To help protect this species during its most vulnerable life stage, the Resort Municipality of Whistler will be closing portions of Lost Lake Park for the duration of the migration.
Closures in effect August 1
Beginning today, the Lost Lake Park beach and surrounding lawn areas are closed until further notice, due to high volumes of toadlets moving through this area.
The Lost Lake Park access road and parking lot have been closed to all vehicle traffic. Visitors are encouraged to walk or bike into Lost Lake Park to view the migration, and learn more about Western Toads from on-site naturalists.
The Whistler Transit Lost Lake Shuttle will not be running until the beach area and Lost Lake access road reopens.
Food trucks scheduled for Lost Lake Park have been cancelled until further notice. Food trucks services are available at Lakeside Park and Rainbow Park. View the food truck schedule.
The Lost Lake Loop trail, dog beach and docks remain open and can be accessed via the Lost Lake Park access road by foot or bicycle. Visitors to Lost Lake Park are asked to step carefully and walk bicycles into the park, as toadlets are no bigger than the size of a dime and can be easily crushed under foot.
For more information and updates visit www.whistler.ca/toads.
About Whistler’s biomonitoring program and Western Toads
The RMOW operates a biomonitoring program focusing on indicator species, meaning species which can be studied to provide insight on the greater health of the ecosystem. Lost Lake’s Western Toad population has been monitored as part of this study for the past 11 years.

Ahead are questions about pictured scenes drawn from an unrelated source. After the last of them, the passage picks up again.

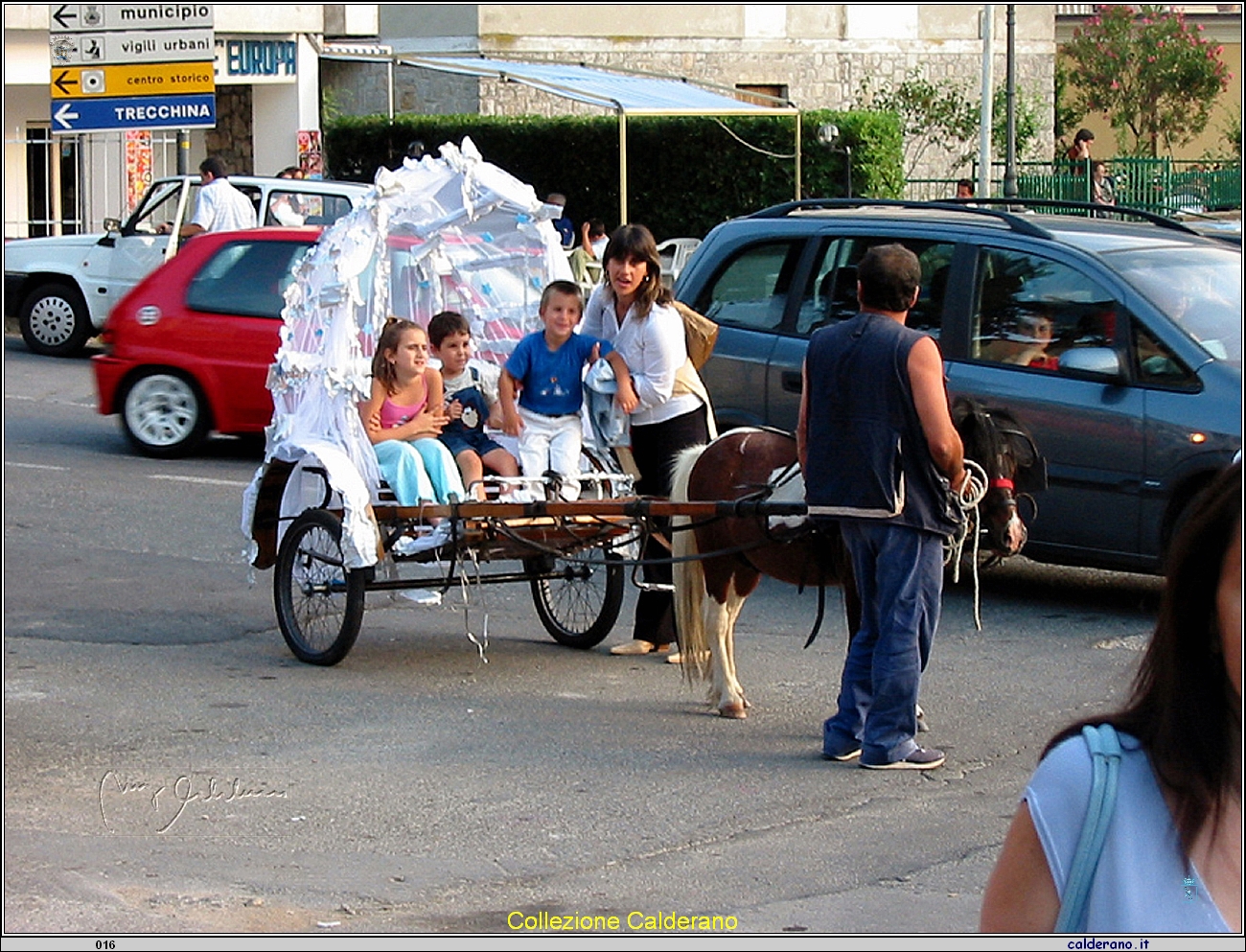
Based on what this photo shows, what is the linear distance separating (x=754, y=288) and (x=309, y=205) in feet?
32.8

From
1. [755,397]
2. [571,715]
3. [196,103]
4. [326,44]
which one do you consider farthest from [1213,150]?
[571,715]

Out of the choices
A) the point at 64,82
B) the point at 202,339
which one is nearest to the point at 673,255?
the point at 64,82

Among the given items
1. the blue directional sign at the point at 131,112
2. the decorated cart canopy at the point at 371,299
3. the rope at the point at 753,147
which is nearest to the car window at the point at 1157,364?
the decorated cart canopy at the point at 371,299

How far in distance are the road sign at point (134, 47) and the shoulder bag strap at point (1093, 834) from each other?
1709 centimetres

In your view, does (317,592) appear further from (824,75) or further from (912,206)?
(824,75)

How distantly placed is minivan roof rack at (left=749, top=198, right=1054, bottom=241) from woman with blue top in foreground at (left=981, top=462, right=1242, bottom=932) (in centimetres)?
806

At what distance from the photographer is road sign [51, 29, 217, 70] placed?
18.1 m

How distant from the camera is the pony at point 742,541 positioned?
24.7ft

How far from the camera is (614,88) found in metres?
24.2

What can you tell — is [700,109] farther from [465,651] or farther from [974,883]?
[974,883]

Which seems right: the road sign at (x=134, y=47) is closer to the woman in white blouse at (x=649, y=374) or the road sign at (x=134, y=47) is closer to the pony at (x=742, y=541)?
the woman in white blouse at (x=649, y=374)

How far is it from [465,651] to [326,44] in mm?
26675

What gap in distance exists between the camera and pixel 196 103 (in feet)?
59.9

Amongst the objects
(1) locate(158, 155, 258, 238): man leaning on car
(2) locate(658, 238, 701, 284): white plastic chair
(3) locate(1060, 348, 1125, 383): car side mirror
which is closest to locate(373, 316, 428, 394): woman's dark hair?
(3) locate(1060, 348, 1125, 383): car side mirror
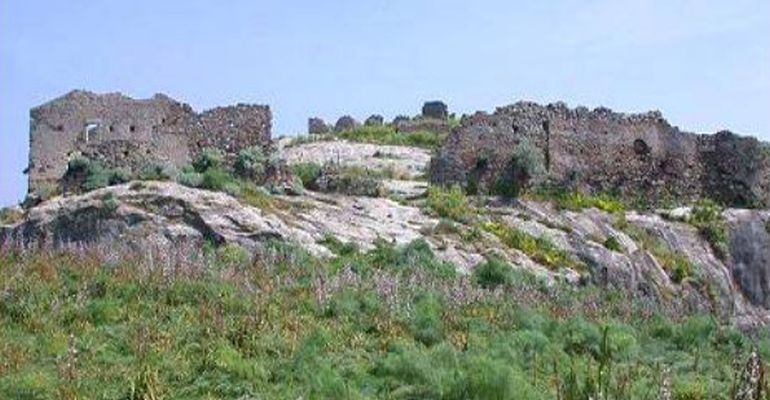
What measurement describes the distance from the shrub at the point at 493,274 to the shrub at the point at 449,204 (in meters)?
3.92

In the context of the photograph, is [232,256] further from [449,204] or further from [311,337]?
[449,204]

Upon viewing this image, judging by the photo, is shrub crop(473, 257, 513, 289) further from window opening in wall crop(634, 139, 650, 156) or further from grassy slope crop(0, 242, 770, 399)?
window opening in wall crop(634, 139, 650, 156)

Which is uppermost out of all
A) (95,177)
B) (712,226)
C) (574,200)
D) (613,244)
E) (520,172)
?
(520,172)

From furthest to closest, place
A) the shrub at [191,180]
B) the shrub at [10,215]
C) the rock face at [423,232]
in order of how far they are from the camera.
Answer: the shrub at [191,180] < the shrub at [10,215] < the rock face at [423,232]

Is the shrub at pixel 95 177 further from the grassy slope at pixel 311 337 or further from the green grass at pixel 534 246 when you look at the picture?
the green grass at pixel 534 246

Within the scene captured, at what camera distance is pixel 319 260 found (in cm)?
1736

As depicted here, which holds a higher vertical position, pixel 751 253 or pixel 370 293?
pixel 370 293

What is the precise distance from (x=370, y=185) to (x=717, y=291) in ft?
24.2

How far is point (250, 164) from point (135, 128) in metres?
5.11

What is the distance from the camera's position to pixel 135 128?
89.6ft

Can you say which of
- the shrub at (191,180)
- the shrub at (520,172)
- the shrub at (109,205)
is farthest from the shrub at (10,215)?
the shrub at (520,172)

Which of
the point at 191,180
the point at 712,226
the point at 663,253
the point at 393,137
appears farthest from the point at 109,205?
the point at 393,137

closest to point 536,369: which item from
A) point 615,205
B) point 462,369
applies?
point 462,369

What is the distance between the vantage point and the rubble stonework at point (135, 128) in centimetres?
2608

Eight years ago the RMOW began installing permanent and temporary measures, including specialized fencing, at Lost Lake Park to help protect this population. Protection measures are largely focused on tadpole and toadlet life stages, during which the population is most vulnerable.
Last year a record of 41 breeding Western Toad pairs were observed in Lost Lake. Each female can lay up to 50,000 eggs resulting in the emergence of hundreds of thousands of tadpoles, which quickly group together forming large black clouds along the shoreline of Lost Lake. By July and August tadpoles have metamorphosed into tiny toadlets and are ready for the great migration from lake to forest. This migration can often appear as a moving carpet, as tens of thousands of dime-sized toadlets make their way across Lost Lake Park.